Day 211 Friday, October 23 - "A tragedy of history"

“It’s really sad to see the U.S. presidency fall from being the champion of global health to being the laughingstock of the world,” said Devi Sridhar, an American who is a professor of global health at the University of Edinburgh. “It was a tragedy of history that Donald Trump was president when this hit.” (More below.)

News blues…

I miss the Obama presidency. Barack Obama remains a graceful, intelligent, funny, fair guy with a good sense of humor. Yes, there were “issues” during his presidency, but… compare the Obama days to these days!
Obama (“Beijing Barry”?) stumps for Biden and Harris in Philadelphia.  (32:52 mins) 
***
The thing I love most about America and Americans? Whacky humor. Americans viewed Donald Trump’s rally dancing… and set it to the funniest songs .  White man dancing….
***
New York Times opinion columnist Nicholas Kristoff essay, “America and the virus: ‘A colossal failure of leadership” writes that in its destruction of American lives, treasure and well-being, this pandemic marks the greatest failure of US governance since Vietnam.
One of the most lethal leadership failures in modern times unfolded in South Africa in the early 2000s as AIDS spread there under President Thabo Mbeki. Mbeki scorned science, embraced conspiracy theories, dithered as the disease spread and rejected lifesaving treatments.
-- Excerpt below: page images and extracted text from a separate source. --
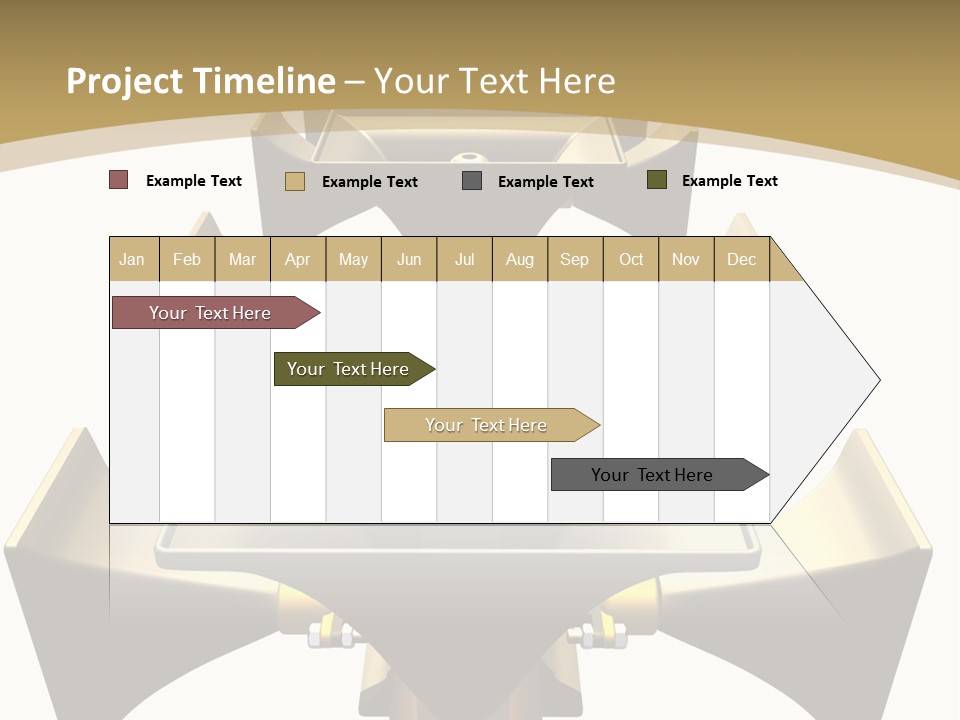 Project Timeline – Your Text Here

Example Text
Example Text
Example Text
Example Text

| Jan | Feb | Mar | Apr | May | Jun | Jul | Aug | Sep | Oct | Nov | Dec |
|---|---|---|---|---|---|---|---|---|---|---|---|

Your Text Here
Your Text Here
Your Text Here
Your Text Here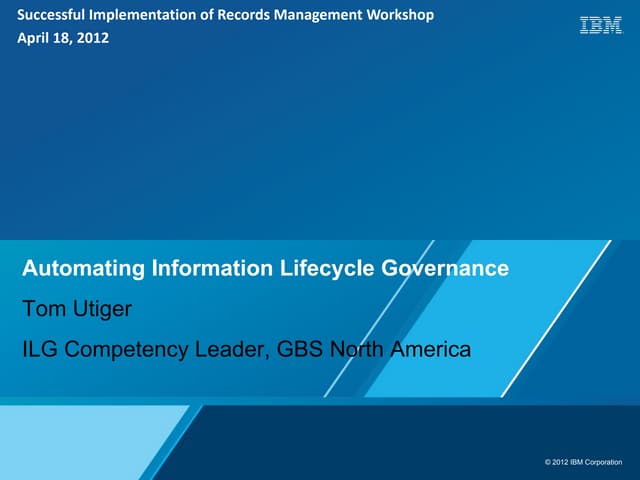 Successful Implementation of Records Management Workshop
April 18, 2012

IBM

Automating Information Lifecycle Governance

Tom Utiger

ILG Competency Leader, GBS North America

© 2012 IBM Corporation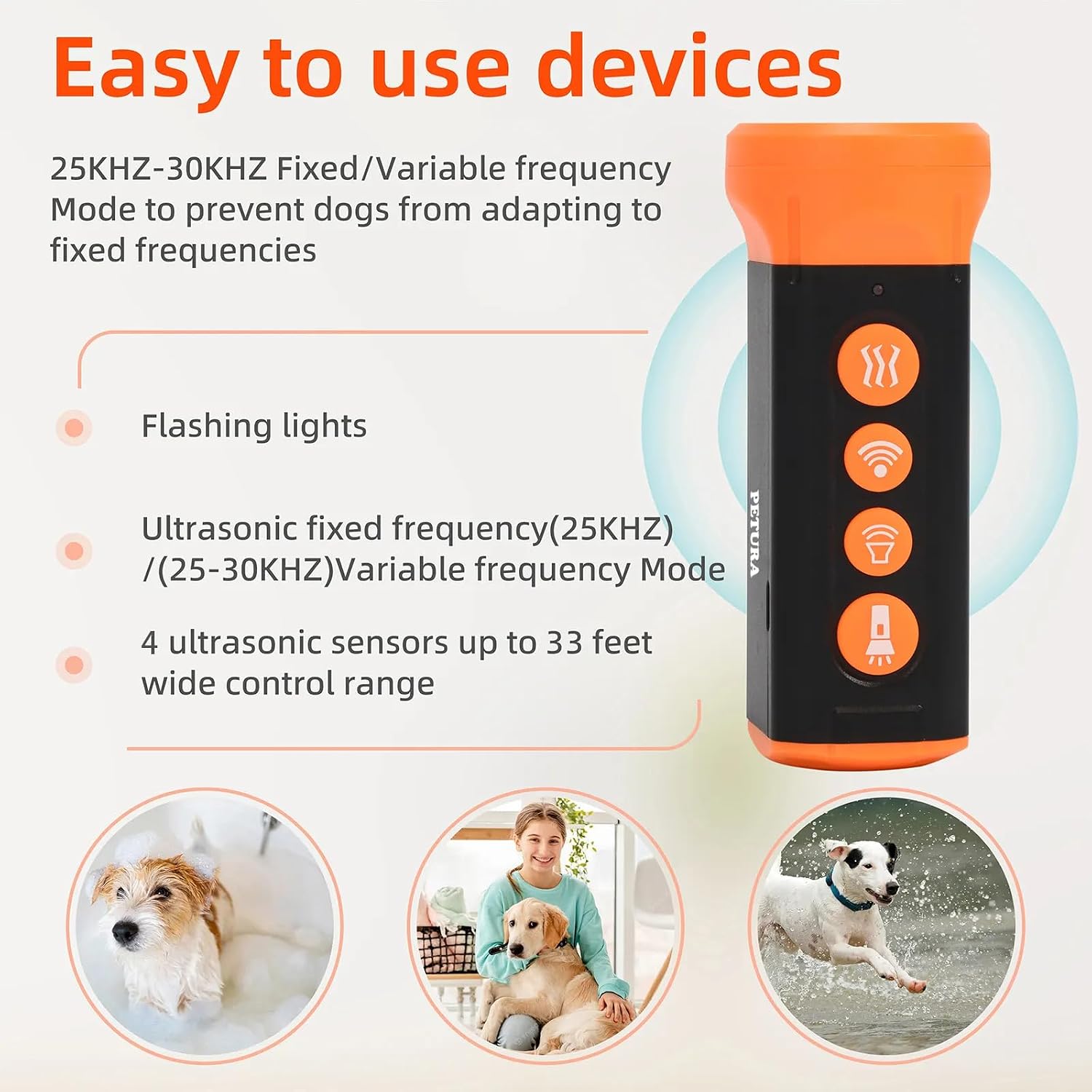 Easy to use devices

25KHZ-30KHZ Fixed/Variable frequency Mode to prevent dogs from adapting to fixed frequencies

Flashing lights

Ultrasonic fixed frequency(25KHZ) /(25-30KHZ)Variable frequency Mode

4 ultrasonic sensors up to 33 feet wide control range

PETURA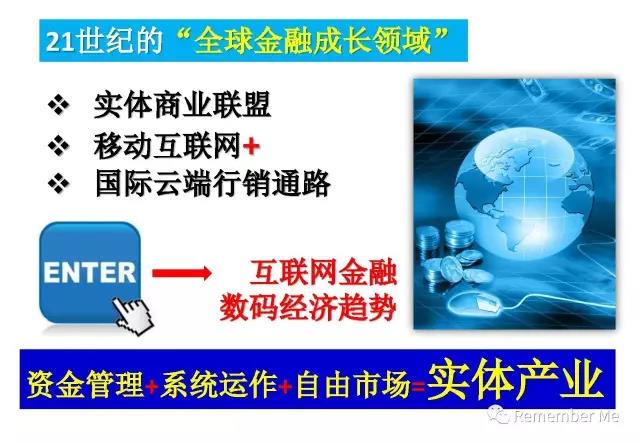 21世纪的“全球金融成长领域”

❖ 实体商业联盟
❖ 移动互联网+
❖ 国际云端行销通路

ENTER

互联网金融
数码经济趋势

资金管理+系统运作+自由市场=实体产业

Remember Me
His denialism cost about 330,000 lives, a Harvard study found.
None of us who wrote scathingly about that debacle ever dreamed that something similar might unfold in the United States. But today, health experts regularly cite President Trump as an American Mbeki.
“We’re unfortunately in the same place,” said Anne Rimoin, an epidemiologist at U.C.L.A. “Mbeki surrounded himself with sycophants and cost his country hundreds of thousands of lives by ignoring science, and we’re suffering the same fate.”
Read Kristof’s column
***
The Lincoln Project: Men (1:15 mins)
Trump is English for Castro (English)  (0:55 mins)
El Dicta Trump  (1:00 mins)
Don Winslow Films No one wants your guns  (1:10 mins) 

Meanwhile, back at the ranch…

Good grief! Yesterday, my mother was happy as a clam. She looked forward to her newly purchased mechanized wheelchair showing her new places. Moreover, The Dog appeared to have settled in and was eating as usual.
I shared a quick word in passing with the facility matron who indicated she was as positive about my mother settling into the Care Center as I was.
Life was good.
But... not so fast….
Today, I received an email from my mother’s lawyer explaining that “she wants out…”, that I could spend a lot of money trying to persuade a court of law that my mother should be forced to stay and to present her with a conservatorship.” But, he wrote, it’s likely that an effort to that end would fail as my mother is “bright as a button.”
It’s not, nor has it ever been my intention to force my mother into doing anything against her will.
It is my intention to make myself available to help her if I believe her decisions are in her best interest. Leaving the Care Center – to do what? – is not a decision I’m willing to apply my efforts. She’s welcome to leave, but I’m not assisting her in that. Nor will I continue to help with the many tasks I’ve done over the last 10 months. Someone else will have to assist.
***
Composting goes on. Recent recipe included snippets of two kinds of pond weed along with a soupçon of water lilies and clippings of the skins and seeds of fresh papaya (“pawpaw”).
Ah, the musty, fecund aroma of fresh compost.
***
A thunderstorm overhead signaled the first thunder and lightning of the summer monsoonal season.
Life is good - despite the ups and downs and unexpected curve balls.